釈放後も当局に軟禁されている中国著名な人権派弁護士、高智晟氏(52)が監視の目をくぐって書き上げた、自身の受けた拷問の実態などを暴露する本はこのほど、台湾や香港で出版、発売された。米政府に難民として保護されている妻の耿和さんは大紀元本部の取材に対して「この本では穏やかかつ感性豊かな文体で、夫の身に降りかかった筆舌に尽くしがたい苦難、悟った道理が明らかにされている」と紹介した。
『2017年、起来中国(2017年、中国よ目を覚まして)』と題する35万文字の同著書は、台湾の民間団体「関懐中国人権聯盟」と在米の人権擁護団体「対華援助協会」が共同で出版。14日から、香港、台湾で発売されている。
本は3つの部分で構成されている。
第一部は、キリスト教徒である高氏が刑務所で過ごした九死に一生を得るほどの厳しい環境で神の加護を受けたこと、「中国共産党体制は2017年末に必ず崩壊する」という神からのメッセージを受けたことを記している。
第二部は、高氏がこの10年間に受けた、「正常な人間ならまず想像できない」という残酷な拷問の実態を暴露し、「私が刑務所から生きて出られたことは、相手(中国共産党当局)に勝ったことを意味する」と本のなかで綴っている。妻の耿和さんは「いまもこの部分を最後までじっくりと読み通す勇気がない」と辛い心情を吐露した。
第三部は、共産党体制崩壊後の中国の民主主義的政治体制に関する展望と構想を語りつくしている。
本の出版にあたって、耿和さんら家族や周囲は高氏がまた逮捕されるではないかと心配しているだが、本人は「10回捕まるのも、1回捕まるのも私にとっては同じことだ」とまったく動じていない様子だという。 一人娘で長女の耿格さんは「この一冊は父が心血を注いで、命をかけて著したものだ」と語った。
家族の話によると、故郷の陝西省楡林地区の親戚の家に身を寄せている高氏は十数人の警官に交代で監視され、携帯電話の使用も禁止されるなど外部との接触が阻まれている。拷問でボロボロになった歯の治療も受けられないため、いまも流動食しか食べれない。

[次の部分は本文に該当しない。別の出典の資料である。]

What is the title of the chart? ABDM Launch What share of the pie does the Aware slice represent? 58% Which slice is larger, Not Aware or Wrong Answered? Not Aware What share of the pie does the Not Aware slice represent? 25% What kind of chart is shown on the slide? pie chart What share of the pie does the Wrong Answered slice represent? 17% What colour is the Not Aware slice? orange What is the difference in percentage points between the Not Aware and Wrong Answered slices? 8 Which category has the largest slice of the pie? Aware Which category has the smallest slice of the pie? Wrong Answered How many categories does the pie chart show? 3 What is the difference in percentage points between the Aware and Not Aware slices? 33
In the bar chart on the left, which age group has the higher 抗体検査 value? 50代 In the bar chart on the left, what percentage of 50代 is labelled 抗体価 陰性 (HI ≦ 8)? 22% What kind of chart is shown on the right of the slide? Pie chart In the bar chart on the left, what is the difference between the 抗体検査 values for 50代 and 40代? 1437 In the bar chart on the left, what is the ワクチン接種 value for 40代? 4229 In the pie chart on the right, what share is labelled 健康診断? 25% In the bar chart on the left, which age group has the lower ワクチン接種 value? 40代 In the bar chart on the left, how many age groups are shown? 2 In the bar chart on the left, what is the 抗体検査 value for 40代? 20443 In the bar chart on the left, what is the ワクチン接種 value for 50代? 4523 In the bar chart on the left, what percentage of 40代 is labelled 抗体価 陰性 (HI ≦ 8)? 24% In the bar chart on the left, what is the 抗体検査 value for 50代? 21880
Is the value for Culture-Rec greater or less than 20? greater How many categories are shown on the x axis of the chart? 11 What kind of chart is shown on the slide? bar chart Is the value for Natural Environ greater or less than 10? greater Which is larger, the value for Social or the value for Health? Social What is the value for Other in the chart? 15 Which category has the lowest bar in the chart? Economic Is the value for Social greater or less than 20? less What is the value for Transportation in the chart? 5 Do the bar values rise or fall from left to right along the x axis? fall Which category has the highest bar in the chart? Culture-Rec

貧しい農村に生れで、独学で法律を学び弁護士資格を取得した高氏は、2001年には中国司法部の「全国最優秀弁護士10人」に選ばれていた。その後、他の弁護士が引き受けない「政治的に敏感な案件」や、宗教・信仰・人権弾圧を受けた被害者の(無料)弁護を引き受けるなど弱者層を支援。2005年から最高指導部に3回ほど公開状を送り、伝統気功団体・法輪功への弾圧の違法性を訴えて停止を請願した。翌2006年から、秘密里に逮捕、拷問され釈放されるといったことが繰り返されていたが、2014年8月、「国家政権転覆罪」で言い渡された3年間の刑期を終えて出獄。妻の耿和さんは2009年2人の子どもをつれて米国にわたり難民として保護されている。
高氏自身は2008年ノーベル平和賞の受賞候補者と推薦された。米政府は中国政府に対し、高氏への迫害をやめるよう度々求めている。